How is the performance of relevance feedback compared with that of
pseudo feedback, where we simply assume that the top 5 documents to
be relevant. Try to use only 2 relevant documents for relevance feedback
(by changing the parameter fbDocCount). How is the performance
compared with that of pseudo feedback?
- [5 points]
Pick any of the feedback runs, and examine the file query.update
which is a dump of the updated query model. The terms with a prefix of
"+" are the new terms introduced through feedback. Look at
a few topics. Are those new terms closely related to the topic?
Try a few different values of lambda in the parameter file (i.e. noise parameter in the mixture model).

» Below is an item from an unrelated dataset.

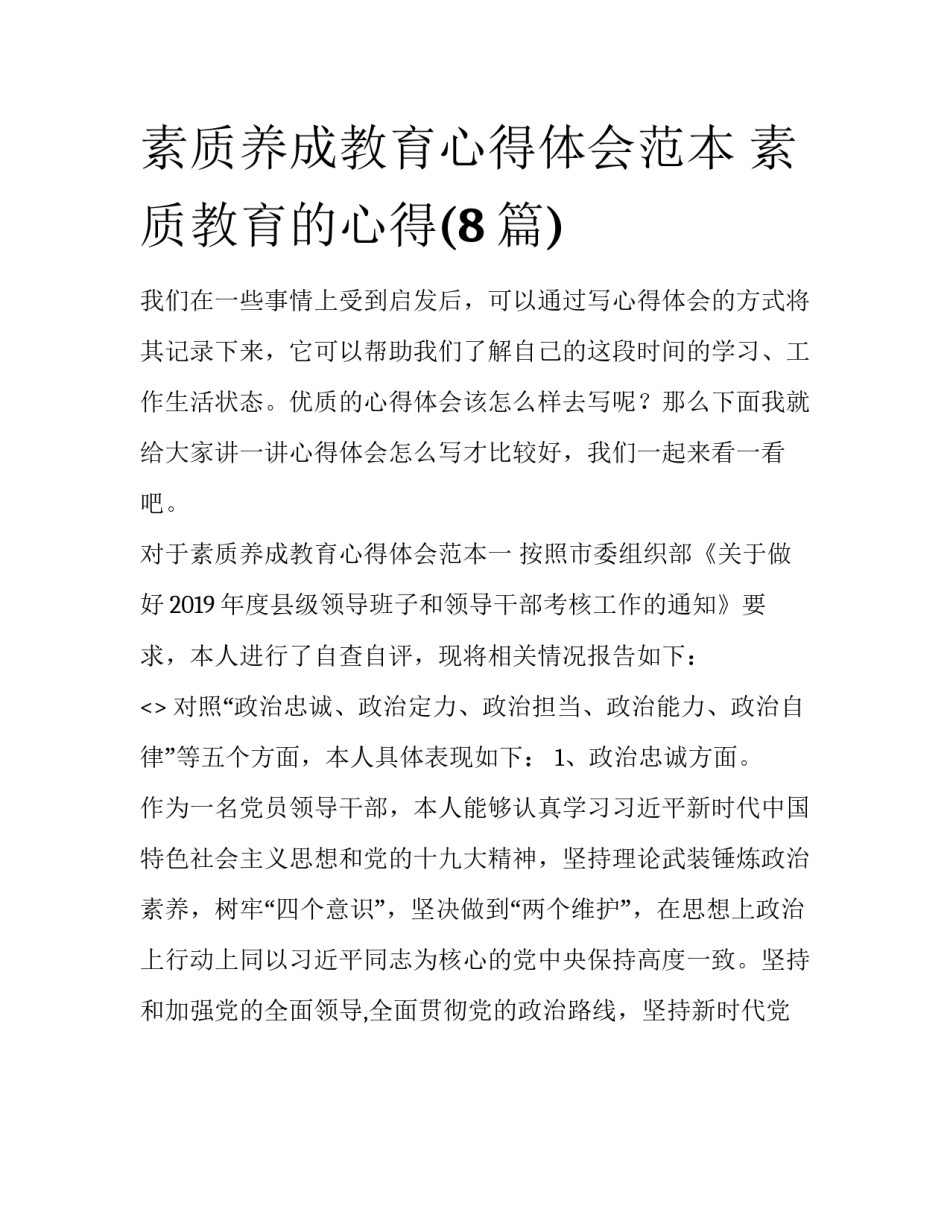 素质养成教育心得体会范本 素质教育的心得(8 篇)

我们在一些事情上受到启发后，可以通过写心得体会的方式将其记录下来，它可以帮助我们了解自己的这段时间的学习、工作生活状态。优质的心得体会该怎么样去写呢？那么下面我就给大家讲一讲心得体会怎么写才比较好，我们一起来看一看吧。

对于素质养成教育心得体会范本一 按照市委组织部《关于做好 2019 年度县级领导班子和领导干部考核工作的通知》要求，本人进行了自查自评，现将相关情况报告如下：

<> 对照“政治忠诚、政治定力、政治担当、政治能力、政治自律”等五个方面，本人具体表现如下： 1、政治忠诚方面。

作为一名党员领导干部，本人能够认真学习习近平新时代中国特色社会主义思想和党的十九大精神，坚持理论武装锤炼政治素养，树牢“四个意识”，坚决做到“两个维护”，在思想上政治上行动上同以习近平同志为核心的党中央保持高度一致。坚持和加强党的全面领导,全面贯彻党的政治路线，坚持新时代党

How does it affect the nature of new terms
introduced to the query model?
- [10 points]
There are at least four parameters that may need to be tuned for
pseudo feedback: (1) the interpolation parameter alpha;
(2) the noise parameter lambda; (3) the number of top
documents to use; (4) the Dirichlet prior smoothing parameter.
Pick at least one of the parameters, try
out a few different values, plot how the retrieval performance
(as measured by both precision at 20 documents and the average
precision) varies according to the parameter(s) that you chose.
Try to provide an explanation for any pattern that you observe.
What to turn in
A. Please turn in a hardcopy of your written answers at the class.
B. Please pack all the following files into one single zip file or tar file, name it as "assign3-YourNetID", then email
the package to "maryamcs410 AT gmail DOT com".
- Your complete code (i.e.,FBEval.cpp).
- Three retrieval results (i.e., ranked list of document IDs with scores)
as generated by "FBEval.cpp" when using
init_ret_param, pseudo_fb_param, and rel_fb_param,
respectively.